Task requirements ::
1. In the passage about writing habits below, list the things the writer says they now look back on and find cumbersome and boring.
2. In the passage about writing habits below, which book does the writer say was written in a day?
3. From the passage about writing habits below, copy the text from "So time was" up to and including "new writer’s space.".

Now I look back on these strategies, routines and rituals and find them cumbersome and boring. But that’s okay—they intrigued me then, and they proved necessary. I had to talk myself into writing. I had to sharpen my technique. Like a ballplayer, I needed my routines and my superstitions.
So time was set aside, structured, rooms done up into writer’s spaces. And in those days I used to move every year. So every year I was setting up a new writer’s space.
Things began to change in the 1980s when I moved out of the room and into the notebook. Notebooks became where writing happened, and in some way they were distorted mirror images of printed books. If I was writing a book I should be writing in a book. Eventually, the book I was writing would come into being as the book that I had written. Actually writing by hand became really important. Now the magic was how the handwriting got turned into type. There was one book, One Night, that I wrote in a day and which was pretty much published fairly closely to the way that I had written it. So the handwriting just turned into type and the notebook became the printed book. That was the closest I came to perfecting the transformation from notebook to printed book.
As I got older I started to feel like I had less and less to say. Some writers interpret this as Writer’s Block coming to town. I didn’t look at it that way. I just interpreted it as a change of feeling, and as a change of feeling that was, essentially, untrue. For whatever reason, it was clear to me that the feeling I had that I had less to say was just a big illusion. What was really going on was that my psyche was resettling, re-situating, and the content of my poetry was changing.

Provided data ::
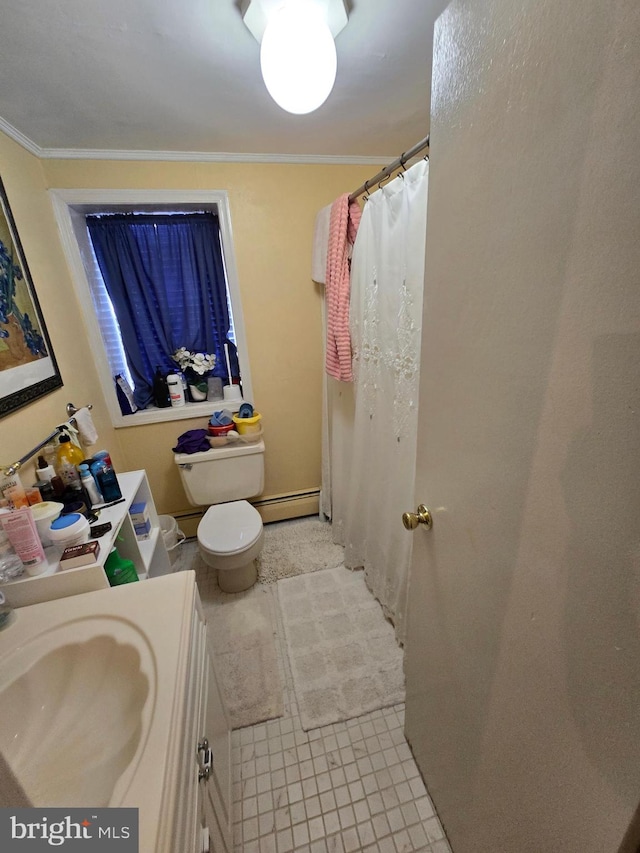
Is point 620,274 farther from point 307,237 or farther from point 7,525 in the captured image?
point 307,237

Outputs in order ::
1. strategies, routines, rituals

2. One Night

3.
So time was set aside, structured, rooms done up into writer’s spaces. And in those days I used to move every year. So every year I was setting up a new writer’s space.